[Records supplied Boundary: Start]

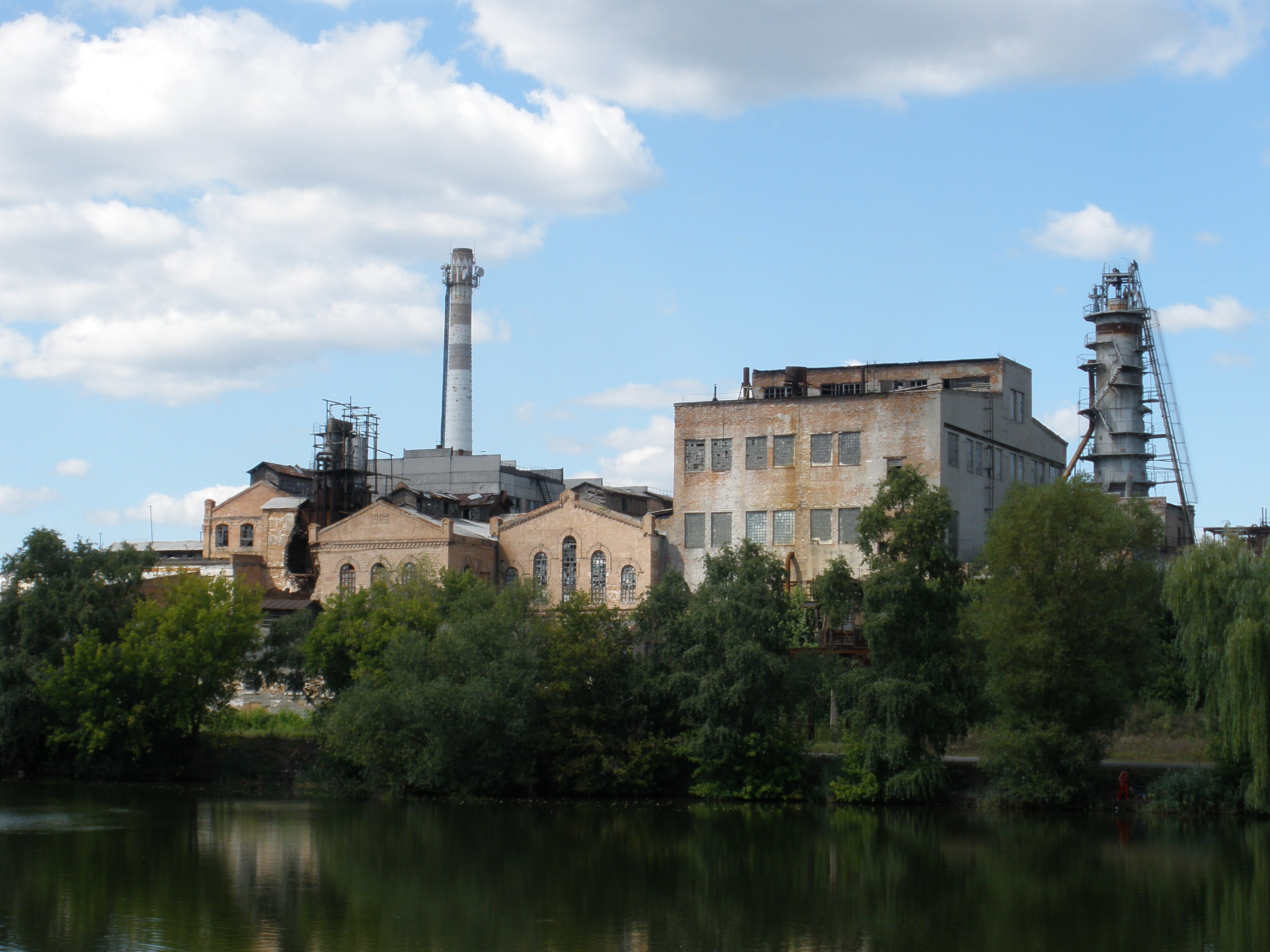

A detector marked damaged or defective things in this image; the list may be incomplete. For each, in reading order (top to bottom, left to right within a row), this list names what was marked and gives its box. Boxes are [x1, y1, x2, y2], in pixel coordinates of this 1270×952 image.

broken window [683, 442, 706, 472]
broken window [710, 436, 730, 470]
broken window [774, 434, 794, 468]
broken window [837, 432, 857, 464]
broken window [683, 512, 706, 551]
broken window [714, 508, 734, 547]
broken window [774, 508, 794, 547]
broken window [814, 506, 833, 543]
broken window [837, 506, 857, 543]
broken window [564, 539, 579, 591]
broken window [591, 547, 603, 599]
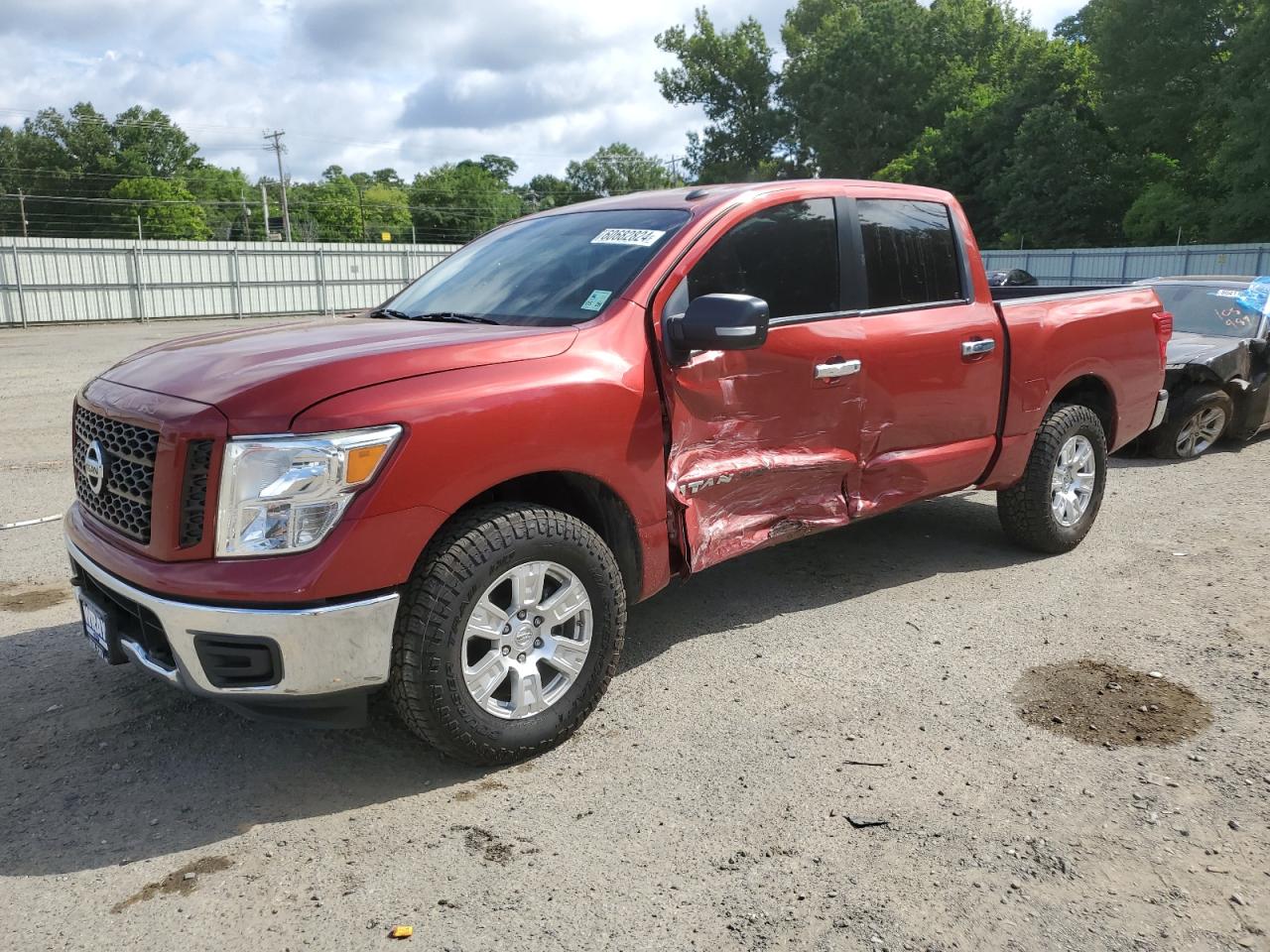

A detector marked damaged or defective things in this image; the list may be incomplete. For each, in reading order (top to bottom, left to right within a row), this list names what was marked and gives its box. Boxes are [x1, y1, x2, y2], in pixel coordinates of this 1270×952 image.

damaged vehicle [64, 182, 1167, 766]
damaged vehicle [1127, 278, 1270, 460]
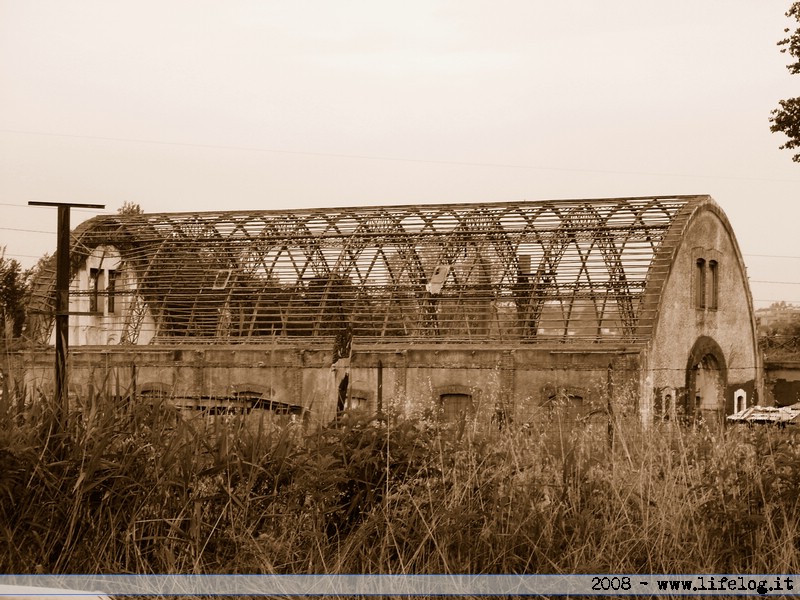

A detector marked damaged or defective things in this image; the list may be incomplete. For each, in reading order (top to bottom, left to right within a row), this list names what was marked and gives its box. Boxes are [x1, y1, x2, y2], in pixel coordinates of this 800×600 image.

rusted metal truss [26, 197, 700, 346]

[Records supplied Boundary: End]

_Task goal_
Except for the pictures, set down all of the records exactly.

_Solution for this problem_
A detector marked damaged or defective things in this image; the list may be incomplete. For each, in reading order (top to bottom, left to right within a row), this list names what was marked and gives its box. Boxes are [x1, y1, x2, y2], in pixel coordinates of this 1270×952 image.

broken window [683, 442, 706, 472]
broken window [710, 436, 730, 470]
broken window [774, 434, 794, 468]
broken window [837, 432, 857, 464]
broken window [683, 512, 706, 551]
broken window [714, 508, 734, 547]
broken window [774, 508, 794, 547]
broken window [814, 506, 833, 543]
broken window [837, 506, 857, 543]
broken window [564, 539, 579, 591]
broken window [591, 547, 603, 599]

A detector marked damaged or defective things in this image; the list may be incomplete. For each, in reading order (top to bottom, left to right within a row), this list names what was marked and gives its box. Boxes are [x1, y1, x2, y2], in pixel coordinates of this 1270×952 image.

damaged vehicle [64, 182, 1167, 766]
damaged vehicle [1127, 278, 1270, 460]

A detector marked damaged or defective things in this image; the list may be incomplete. For each, in reading order (top to bottom, left to right within a row), this list names what was marked and gives its box. Boxes are [x1, y1, x2, y2], in pixel coordinates of this 800×600 image.

rusted metal truss [26, 197, 700, 346]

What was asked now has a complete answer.